Alliance Intl Ed Leasing FY 2026 Results: Revenue Rises 2.6%, Net Profit Dips 2.8% as Auditor Issues Qualified Opinion

Bulletin Express06-25

Alliance International Education Leasing Holdings Ltd. (Alliance Intl Ed Leasing) reported FY 2026 (year ended 31 March 2026) revenue of RMB 753.64 million, up 2.6% from RMB 734.76 million a year earlier. Growth was driven by its higher-education arm, which contributed RMB 593.02 million, or 78.7% of group turnover, thanks to stable tuition and boarding income at Yantai Nanshan University. Finance and operating leasing revenue slipped 6.9% to RMB 160.62 million.

Net profit edged down 2.8% year on year to RMB 61.30 million, while profit before tax fell 32.9% to RMB 88.23 million, weighed by a swing in “other income, gains or losses” to a RMB 11.27 million loss (FY 2025: RMB 77.94 million gain) and higher administrative expenses. Finance costs dropped 35.1% to RMB 12.61 million, reflecting lower borrowings and reduced imputed interest charges.

Gross profit narrowed 5.2% to RMB 295.01 million; gross margin slipped to 39.1% from 42.4% amid higher service costs linked to facility upgrades and staff expansion at Yantai Nanshan University.

Total assets eased 0.8% to RMB 3.75 billion, while shareholders’ equity inched up 1.4% to RMB 2.94 billion, producing a return on equity of 2.1% (FY 2025: 2.2%). Cash and cash equivalents jumped to RMB 332.01 million (FY 2025: RMB 60.87 million); the gearing ratio declined to 2.2% after borrowings fell to RMB 67.30 million.

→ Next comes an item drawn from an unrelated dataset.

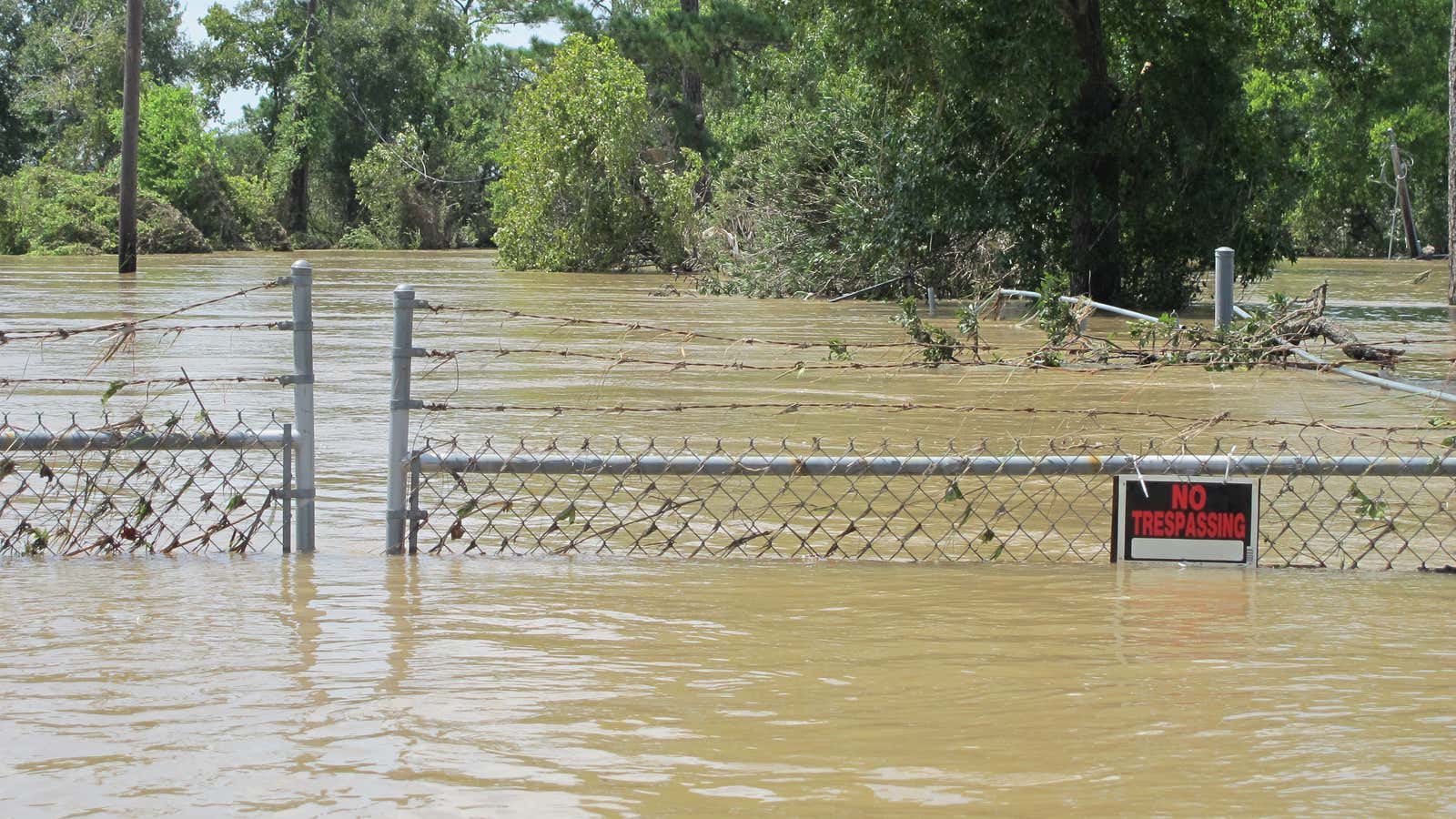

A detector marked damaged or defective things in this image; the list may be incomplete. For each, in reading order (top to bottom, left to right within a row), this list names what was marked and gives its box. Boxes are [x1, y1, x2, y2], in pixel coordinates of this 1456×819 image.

rusty barbed wire [0, 279, 285, 343]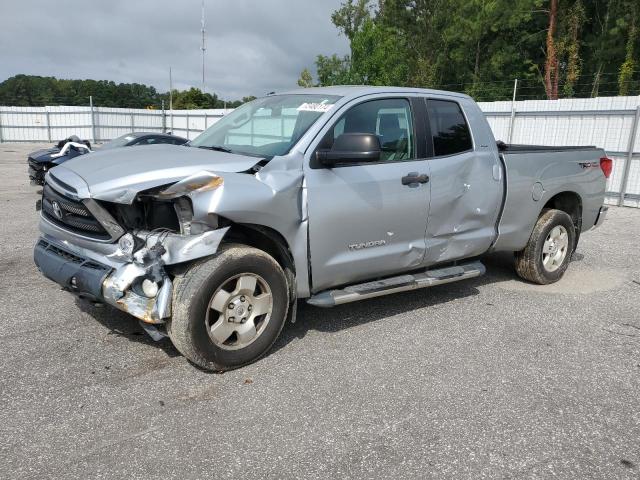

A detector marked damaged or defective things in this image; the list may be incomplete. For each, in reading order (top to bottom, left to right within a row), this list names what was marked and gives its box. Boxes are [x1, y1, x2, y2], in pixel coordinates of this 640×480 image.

bent hood [50, 142, 260, 202]
damaged toyota tundra [33, 87, 608, 372]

Impairment provisions on financial assets were RMB 49.73 million (FY 2025: RMB 116.26 million), mainly tied to aviation and healthcare lessees in arrears. Finance lease receivables rose 3.8% to RMB 1.35 billion; allowance coverage stood at 14.17%.

Auditor SHINEWING (HK) CPA Limited issued a qualified opinion. The firm was unable to obtain sufficient evidence to verify the RMB 88.24 million fair value and existence of one Cayman-registered private fund held by the group, leading to uncertainty over the investment’s valuation.

No dividend was declared for FY 2026. The board cited plans to strengthen risk controls, expand leasing into sectors such as healthcare, transportation, energy and infrastructure, and explore further education and shipping opportunities while adhering to a “quality over quantity” growth approach.